Third ESCA/COCOSDA Workshop on Speech Synthesis
November 26-29, 1998
Concatenative synthesis is widely used in TTS to generate synthetic speech with high quality and relatively natural-sounding prosody. Whatever the type of synthesis unit used, (diphone, phoneme, etc.), a large speech database is usually needed to ensure the phonetic and phonemic variation of the units in a rich variety of contexts. In the CHATR synthesis system, unit selection finds the most appropriate phoneme sequence for an input text by using a criterion of minimizing a) joint discontinuity and b) mismatch in target prosody. However, in the current unit selection module, only an objective distance function is used, and the pitch and duration are not modified to match the target prosody.

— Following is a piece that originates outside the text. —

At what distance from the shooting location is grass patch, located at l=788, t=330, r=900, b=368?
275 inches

We address two issues in this paper: (1) How to derive a perceptual discontinuity function to determine the perceptually significant amount of discontinuity between two candidate units, while (2) taking into account the constraints of possible prosodic modification (pitch/duration scaling using signal processing). Both the techniques are tested with the unit selection and synthesis modules and the changes in voice quality and prosody are evaluated.
Bibliographic reference. Ding, Wen / Fujisawa, Ken / Campbell, Nick (1998): "Improving Speech Synthesis of CHATR Using a Perceptual Discontinuity Function and Constraints of Prosodic Modification", In SSW3-1998, 191-194.